## TASK BRIEF
Put the lines of the records below into a numbered list, starting at the line that contains "Thinking about camera" and ending at the last line of the records. Leave out blank lines.

## RECORDS FOR THE EXERCISE
--- begin ---

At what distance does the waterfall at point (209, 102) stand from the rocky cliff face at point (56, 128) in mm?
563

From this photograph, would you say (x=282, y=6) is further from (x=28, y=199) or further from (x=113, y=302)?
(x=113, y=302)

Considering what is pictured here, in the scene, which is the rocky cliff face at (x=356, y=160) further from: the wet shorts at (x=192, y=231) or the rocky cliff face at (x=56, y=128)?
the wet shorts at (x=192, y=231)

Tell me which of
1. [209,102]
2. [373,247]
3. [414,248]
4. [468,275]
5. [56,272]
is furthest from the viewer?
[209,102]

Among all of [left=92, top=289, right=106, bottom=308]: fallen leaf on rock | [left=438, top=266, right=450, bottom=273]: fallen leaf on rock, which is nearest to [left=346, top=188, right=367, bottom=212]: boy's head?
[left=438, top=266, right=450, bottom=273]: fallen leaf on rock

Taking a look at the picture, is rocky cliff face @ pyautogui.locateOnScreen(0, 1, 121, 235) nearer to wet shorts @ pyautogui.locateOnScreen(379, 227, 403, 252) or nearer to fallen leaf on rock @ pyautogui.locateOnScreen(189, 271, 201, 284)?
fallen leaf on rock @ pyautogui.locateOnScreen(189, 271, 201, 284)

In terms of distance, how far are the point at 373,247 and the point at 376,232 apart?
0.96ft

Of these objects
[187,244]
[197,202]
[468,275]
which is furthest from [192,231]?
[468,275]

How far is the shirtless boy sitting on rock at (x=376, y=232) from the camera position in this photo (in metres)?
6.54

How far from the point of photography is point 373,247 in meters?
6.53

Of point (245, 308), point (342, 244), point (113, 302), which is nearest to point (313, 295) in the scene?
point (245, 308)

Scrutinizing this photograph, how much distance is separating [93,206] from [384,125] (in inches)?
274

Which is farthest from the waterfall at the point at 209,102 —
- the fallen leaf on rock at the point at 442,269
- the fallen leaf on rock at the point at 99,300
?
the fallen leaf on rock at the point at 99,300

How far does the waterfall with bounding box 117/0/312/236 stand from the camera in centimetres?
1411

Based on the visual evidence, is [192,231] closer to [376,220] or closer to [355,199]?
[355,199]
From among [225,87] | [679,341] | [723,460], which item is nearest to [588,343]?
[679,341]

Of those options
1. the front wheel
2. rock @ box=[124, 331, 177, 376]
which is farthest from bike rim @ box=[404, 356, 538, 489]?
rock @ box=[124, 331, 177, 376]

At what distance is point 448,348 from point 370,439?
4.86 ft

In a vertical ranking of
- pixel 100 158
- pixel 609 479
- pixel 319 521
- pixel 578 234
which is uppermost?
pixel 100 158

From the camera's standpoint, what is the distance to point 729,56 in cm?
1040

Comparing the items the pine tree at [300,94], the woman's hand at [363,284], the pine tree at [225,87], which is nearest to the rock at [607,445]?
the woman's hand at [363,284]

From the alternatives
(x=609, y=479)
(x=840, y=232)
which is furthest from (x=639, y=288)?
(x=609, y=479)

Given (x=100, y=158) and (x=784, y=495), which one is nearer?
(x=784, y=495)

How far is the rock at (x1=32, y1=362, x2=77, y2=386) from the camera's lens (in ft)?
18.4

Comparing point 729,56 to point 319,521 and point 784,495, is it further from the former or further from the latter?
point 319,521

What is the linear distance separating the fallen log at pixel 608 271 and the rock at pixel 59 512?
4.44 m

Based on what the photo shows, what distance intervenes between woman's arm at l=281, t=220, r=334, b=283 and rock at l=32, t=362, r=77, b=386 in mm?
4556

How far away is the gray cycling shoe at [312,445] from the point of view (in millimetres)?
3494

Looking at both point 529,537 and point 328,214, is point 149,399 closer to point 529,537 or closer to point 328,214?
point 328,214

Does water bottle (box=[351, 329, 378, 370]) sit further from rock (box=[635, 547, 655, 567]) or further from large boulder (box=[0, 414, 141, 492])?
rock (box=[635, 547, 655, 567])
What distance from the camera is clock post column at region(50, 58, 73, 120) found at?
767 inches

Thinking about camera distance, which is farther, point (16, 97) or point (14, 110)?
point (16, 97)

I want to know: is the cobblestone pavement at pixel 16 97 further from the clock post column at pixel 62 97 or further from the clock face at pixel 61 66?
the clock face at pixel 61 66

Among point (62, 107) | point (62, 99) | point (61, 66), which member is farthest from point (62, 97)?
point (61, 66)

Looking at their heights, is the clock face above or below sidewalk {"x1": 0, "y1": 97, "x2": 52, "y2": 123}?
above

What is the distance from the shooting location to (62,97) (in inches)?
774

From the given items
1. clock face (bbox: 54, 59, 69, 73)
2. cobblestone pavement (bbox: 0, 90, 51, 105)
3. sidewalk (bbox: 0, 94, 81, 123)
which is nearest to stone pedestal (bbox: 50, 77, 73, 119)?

--- end ---

## SOLUTION FOR THIS PROBLEM
1. Thinking about camera distance, which is farther, point (16, 97) or point (14, 110)?
2. point (16, 97)
3. I want to know: is the cobblestone pavement at pixel 16 97 further from the clock post column at pixel 62 97 or further from the clock face at pixel 61 66?
4. the clock face at pixel 61 66
5. Among point (62, 107) | point (62, 99) | point (61, 66), which member is farthest from point (62, 97)?
6. point (61, 66)
7. Looking at their heights, is the clock face above or below sidewalk {"x1": 0, "y1": 97, "x2": 52, "y2": 123}?
8. above
9. What is the distance from the shooting location to (62,97) (in inches)?
10. 774
11. From the given items
12. 1. clock face (bbox: 54, 59, 69, 73)
13. 2. cobblestone pavement (bbox: 0, 90, 51, 105)
14. 3. sidewalk (bbox: 0, 94, 81, 123)
15. which is nearest to stone pedestal (bbox: 50, 77, 73, 119)?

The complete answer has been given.